[Given text — start]

Friday, January 15, 2010

The Legacy

Our family enjoys riding. To start the year off right we went riding in our favorite place, the Logandale Trails area. There are dunes, whoop-dee-doos, rough camping, day camping, trails to follow, and (we had heard but never verified) petroglyphs. We spent time on our last trip there looking for petroglyphs, but never found them. This time, by pure luck, we did.

As I stood in front of hundreds to thousands of year old petroglyphs, my heart raced. I have been a long-time seeker of what I’ll call, “The Legacy.” To me The Legacy means leaving your mark on the world in a way that you will never be forgotten. Finding a way to leave a message or mark for someone to see, read, or hear about a thousand years from now amazes me. It’s a way to live on even after you’re gone.

I’ll never forget crossing a rock path over a stream in England some years ago. The family I was staying with mentioned it was from Roman times. I remember gasping in shock. Many of the castles and homes we saw were also ancient. I couldn’t get enough of it. Growing up in a town that is barely 100+ years old in country where few human-made things are more than a couple of hundred years old seems wrong somehow. The soldiers and engineers who laid those rocks across that stream in England probably never dreamed 2,000 years later people would still be using them.

When I was growing up I thought The Legacy meant being a famous musician or rock star. In college I thought it meant marrying a famous Mormon guy (Steve Young . . . sigh). I’ve considered The Legacy to possibly be writing a best selling book, saving the world single-handedly by identifying a terrorist plot, teaching the next Einstein how to read and write, becoming wealthy and having a building named after me, creating a world-renown recipe, and on and on.

[Given text — finish]

Work instruction A - In the blog post about The Legacy, translate this sentence into Spanish: "To me The Legacy means leaving your mark on the world in a way that you will never be forgotten."
Work instruction B - According to the blog post about The Legacy, what did the host family in England say about the rock path over the stream?

[Data block — start]

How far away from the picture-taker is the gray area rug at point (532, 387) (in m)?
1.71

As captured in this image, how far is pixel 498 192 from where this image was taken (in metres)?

[Data block — finish]

Task answer A - Para mí, El Legado significa dejar tu huella en el mundo de tal manera que nunca te olviden.

Task answer B - They said it was from Roman times.